### Do this
Can you reproduce, word for word, the passage of the Dar es Salaam commuting article below that opens with "Dar es Salaam’s Commuting" and closes with "supporting sustainable growth."?

### Document section
===============

Dar es Salaam’s Commuting Paradox: Higher Wages, Lower Gains from Poor Transport
A World Bank study on Dar es Salaam finds that longer commutes often lead to higher wages, but transport inefficiencies, costly transfers, and congestion sharply reduce income potential. The report warns that improving integrated, safe, and gender-sensitive public transport is key to boosting job access, reducing inequality, and supporting sustainable growth.

The World Bank’s Transport Global Department has turned the spotlight on one of Africa’s fastest-growing cities, Dar es Salaam, in a new policy research working paper that unpacks the relationship between job accessibility, commuting patterns, and the efficiency of urban transport systems. Drawing on labor economics and job search theory, the study, authored by Atsushi Iimi, connects how far and how long people travel to work, what wages they earn, and how transport inefficiencies either enable or choke off opportunities. In doing so, it brings fresh empirical evidence to longstanding concerns about African urbanization outpacing job creation. Dar es Salaam’s population ballooned from 2.3 million in 2000 to more than 6.7 million in 2020, with projections suggesting it will top 13 million by 2035. Yet job creation has failed to keep pace, leaving unemployment stubbornly high at about 25 percent in the city compared with the national average of 18.6 percent. This imbalance has sharpened interest in transport as a hidden but decisive factor shaping labor outcomes.
The Commuting Paradox
The study challenges conventional wisdom that commuting is simply a waste of time and money. Instead, it finds that commuting in Dar es Salaam functions as a gateway to better jobs. Those who travel longer distances often access higher-paying employment. Survey data gathered in 2014 and 2015 reveal that the average one-way commute is 67 minutes, and women endure longer journeys than men, 77 minutes compared with 66 minutes. Globally, women typically travel shorter distances due to household duties, but in Dar es Salaam, the opposite is true. The financial burden is heavy: transport costs consume 16 percent of women’s monthly earnings and 13 percent for men. With a third of the workforce still walking to work, nearly half using informal minibuses called dala dalas, and only a small share relying on cars or taxis, the daily commute is both a financial and physical strain.

===============

### Supplied data
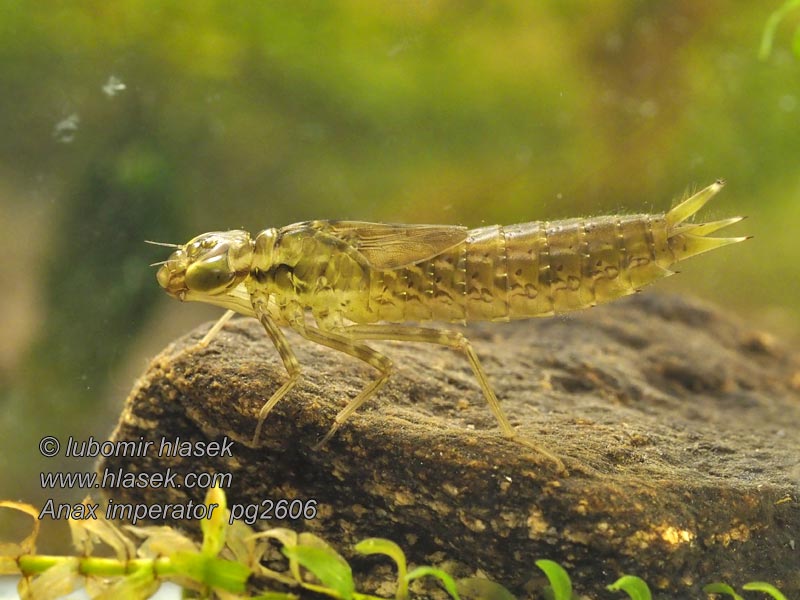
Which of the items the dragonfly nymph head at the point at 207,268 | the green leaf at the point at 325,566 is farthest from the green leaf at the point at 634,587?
the dragonfly nymph head at the point at 207,268

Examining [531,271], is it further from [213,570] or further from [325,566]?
[213,570]

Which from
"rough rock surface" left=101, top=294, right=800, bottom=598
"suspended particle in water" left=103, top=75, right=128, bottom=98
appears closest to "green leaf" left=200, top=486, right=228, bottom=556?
"rough rock surface" left=101, top=294, right=800, bottom=598

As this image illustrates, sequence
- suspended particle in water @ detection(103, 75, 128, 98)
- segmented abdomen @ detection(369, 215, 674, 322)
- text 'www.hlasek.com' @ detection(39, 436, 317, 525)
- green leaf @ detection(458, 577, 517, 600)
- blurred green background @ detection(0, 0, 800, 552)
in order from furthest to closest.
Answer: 1. suspended particle in water @ detection(103, 75, 128, 98)
2. blurred green background @ detection(0, 0, 800, 552)
3. segmented abdomen @ detection(369, 215, 674, 322)
4. text 'www.hlasek.com' @ detection(39, 436, 317, 525)
5. green leaf @ detection(458, 577, 517, 600)

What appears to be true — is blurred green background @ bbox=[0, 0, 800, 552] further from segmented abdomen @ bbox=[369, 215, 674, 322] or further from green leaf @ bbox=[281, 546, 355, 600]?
green leaf @ bbox=[281, 546, 355, 600]

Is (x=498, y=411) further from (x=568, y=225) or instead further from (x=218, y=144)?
(x=218, y=144)

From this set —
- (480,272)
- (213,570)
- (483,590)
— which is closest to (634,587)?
(483,590)

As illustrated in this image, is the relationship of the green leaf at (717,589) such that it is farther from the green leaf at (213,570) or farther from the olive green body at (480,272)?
the green leaf at (213,570)
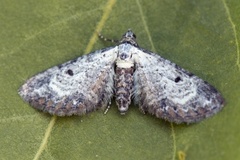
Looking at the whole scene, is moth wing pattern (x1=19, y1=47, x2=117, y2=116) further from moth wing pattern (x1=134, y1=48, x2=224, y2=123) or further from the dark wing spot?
moth wing pattern (x1=134, y1=48, x2=224, y2=123)

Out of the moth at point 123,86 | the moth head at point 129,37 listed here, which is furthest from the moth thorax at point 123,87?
the moth head at point 129,37

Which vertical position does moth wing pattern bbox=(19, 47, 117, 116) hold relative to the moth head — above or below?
below

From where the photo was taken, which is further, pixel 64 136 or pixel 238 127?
pixel 64 136

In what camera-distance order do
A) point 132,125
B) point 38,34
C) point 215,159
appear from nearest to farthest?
point 215,159 → point 132,125 → point 38,34

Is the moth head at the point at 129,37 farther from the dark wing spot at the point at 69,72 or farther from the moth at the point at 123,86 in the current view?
the dark wing spot at the point at 69,72

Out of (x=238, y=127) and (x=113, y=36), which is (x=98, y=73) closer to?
(x=113, y=36)

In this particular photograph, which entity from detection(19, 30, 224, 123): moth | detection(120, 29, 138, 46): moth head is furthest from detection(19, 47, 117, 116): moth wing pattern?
detection(120, 29, 138, 46): moth head

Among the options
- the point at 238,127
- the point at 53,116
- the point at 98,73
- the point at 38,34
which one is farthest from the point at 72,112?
the point at 238,127

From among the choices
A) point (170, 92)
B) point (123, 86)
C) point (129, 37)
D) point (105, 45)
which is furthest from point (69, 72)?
point (170, 92)
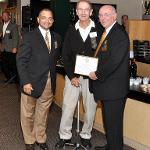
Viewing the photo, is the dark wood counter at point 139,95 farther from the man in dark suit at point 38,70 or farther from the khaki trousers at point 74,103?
the man in dark suit at point 38,70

===============

### Answer to this task
Dar es Salaam’s Commuting Paradox: Higher Wages, Lower Gains from Poor Transport
A World Bank study on Dar es Salaam finds that longer commutes often lead to higher wages, but transport inefficiencies, costly transfers, and congestion sharply reduce income potential. The report warns that improving integrated, safe, and gender-sensitive public transport is key to boosting job access, reducing inequality, and supporting sustainable growth.